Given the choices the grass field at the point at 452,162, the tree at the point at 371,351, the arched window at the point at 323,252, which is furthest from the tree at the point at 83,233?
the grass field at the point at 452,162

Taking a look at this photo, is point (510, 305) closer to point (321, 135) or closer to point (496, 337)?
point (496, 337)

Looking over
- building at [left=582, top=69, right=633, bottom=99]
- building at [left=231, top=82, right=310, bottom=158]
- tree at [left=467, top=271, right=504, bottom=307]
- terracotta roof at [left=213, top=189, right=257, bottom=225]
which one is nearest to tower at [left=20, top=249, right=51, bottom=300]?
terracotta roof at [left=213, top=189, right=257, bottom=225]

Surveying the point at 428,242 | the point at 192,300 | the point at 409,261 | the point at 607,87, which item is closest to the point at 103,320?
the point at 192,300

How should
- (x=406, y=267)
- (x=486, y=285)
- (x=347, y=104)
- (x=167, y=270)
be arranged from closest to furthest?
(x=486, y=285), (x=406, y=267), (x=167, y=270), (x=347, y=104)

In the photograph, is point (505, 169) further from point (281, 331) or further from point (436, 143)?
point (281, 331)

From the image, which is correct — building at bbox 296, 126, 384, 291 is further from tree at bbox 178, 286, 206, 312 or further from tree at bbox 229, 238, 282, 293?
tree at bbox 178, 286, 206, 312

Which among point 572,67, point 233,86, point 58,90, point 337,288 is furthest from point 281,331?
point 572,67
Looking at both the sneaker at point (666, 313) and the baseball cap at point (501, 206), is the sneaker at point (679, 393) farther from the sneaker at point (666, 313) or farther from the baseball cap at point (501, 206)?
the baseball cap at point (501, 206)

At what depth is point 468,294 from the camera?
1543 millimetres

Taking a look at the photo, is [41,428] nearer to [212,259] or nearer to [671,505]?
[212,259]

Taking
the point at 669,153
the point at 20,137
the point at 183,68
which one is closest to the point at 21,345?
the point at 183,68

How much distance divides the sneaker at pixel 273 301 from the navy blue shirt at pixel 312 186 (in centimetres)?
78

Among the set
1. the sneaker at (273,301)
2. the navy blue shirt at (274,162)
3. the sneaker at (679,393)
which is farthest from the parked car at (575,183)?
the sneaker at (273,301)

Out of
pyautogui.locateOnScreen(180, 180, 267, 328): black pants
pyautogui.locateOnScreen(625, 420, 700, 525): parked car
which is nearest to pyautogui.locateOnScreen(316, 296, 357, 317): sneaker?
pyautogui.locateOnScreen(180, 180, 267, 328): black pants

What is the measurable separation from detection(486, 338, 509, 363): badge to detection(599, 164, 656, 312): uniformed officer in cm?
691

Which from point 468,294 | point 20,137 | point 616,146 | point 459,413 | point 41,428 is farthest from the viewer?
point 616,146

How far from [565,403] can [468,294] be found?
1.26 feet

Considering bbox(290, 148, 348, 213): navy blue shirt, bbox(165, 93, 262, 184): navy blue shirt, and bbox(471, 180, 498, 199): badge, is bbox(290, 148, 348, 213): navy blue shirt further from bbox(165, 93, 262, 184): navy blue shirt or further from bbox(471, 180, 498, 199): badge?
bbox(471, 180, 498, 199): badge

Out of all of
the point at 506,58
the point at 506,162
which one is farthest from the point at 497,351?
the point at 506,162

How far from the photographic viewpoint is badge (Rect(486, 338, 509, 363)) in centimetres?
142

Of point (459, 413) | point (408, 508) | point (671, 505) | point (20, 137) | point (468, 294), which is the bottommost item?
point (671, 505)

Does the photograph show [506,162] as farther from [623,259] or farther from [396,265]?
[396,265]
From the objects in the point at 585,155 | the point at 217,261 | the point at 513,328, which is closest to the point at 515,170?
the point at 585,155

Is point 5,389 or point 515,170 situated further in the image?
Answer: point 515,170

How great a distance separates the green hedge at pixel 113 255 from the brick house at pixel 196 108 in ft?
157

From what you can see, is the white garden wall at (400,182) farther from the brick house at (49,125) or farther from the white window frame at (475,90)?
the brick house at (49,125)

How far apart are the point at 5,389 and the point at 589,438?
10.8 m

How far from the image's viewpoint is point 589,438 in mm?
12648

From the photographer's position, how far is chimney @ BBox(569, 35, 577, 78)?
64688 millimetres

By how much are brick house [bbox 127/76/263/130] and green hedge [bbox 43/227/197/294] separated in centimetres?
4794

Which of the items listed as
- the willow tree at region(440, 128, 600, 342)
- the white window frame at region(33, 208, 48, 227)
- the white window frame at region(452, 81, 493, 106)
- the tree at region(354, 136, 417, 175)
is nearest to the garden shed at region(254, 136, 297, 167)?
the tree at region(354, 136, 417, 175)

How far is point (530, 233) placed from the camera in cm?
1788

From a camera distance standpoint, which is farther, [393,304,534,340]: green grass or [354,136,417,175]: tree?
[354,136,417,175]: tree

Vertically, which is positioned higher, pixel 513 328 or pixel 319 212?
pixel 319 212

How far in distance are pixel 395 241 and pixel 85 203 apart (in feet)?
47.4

**What is asked**
Please output the data from the line holding "From the photographer's" through the last line of the data, inclusive, as a Markdown table with the columns Row and Line, one numbered row per line, skipping blank lines.

**Exercise answer**
| Row | Line |
|---|---|
| 1 | From the photographer's position, how far is chimney @ BBox(569, 35, 577, 78)? |
| 2 | 64688 millimetres |
| 3 | By how much are brick house [bbox 127/76/263/130] and green hedge [bbox 43/227/197/294] separated in centimetres? |
| 4 | 4794 |
| 5 | Which of the items listed as |
| 6 | - the willow tree at region(440, 128, 600, 342) |
| 7 | - the white window frame at region(33, 208, 48, 227) |
| 8 | - the white window frame at region(452, 81, 493, 106) |
| 9 | - the tree at region(354, 136, 417, 175) |
| 10 | is nearest to the garden shed at region(254, 136, 297, 167)? |
| 11 | the tree at region(354, 136, 417, 175) |
| 12 | How far is point (530, 233) placed from the camera in cm? |
| 13 | 1788 |
| 14 | From a camera distance standpoint, which is farther, [393,304,534,340]: green grass or [354,136,417,175]: tree? |
| 15 | [354,136,417,175]: tree |
| 16 | Vertically, which is positioned higher, pixel 513 328 or pixel 319 212? |
| 17 | pixel 319 212 |
| 18 | How far in distance are pixel 395 241 and pixel 85 203 apart (in feet)? |
| 19 | 47.4 |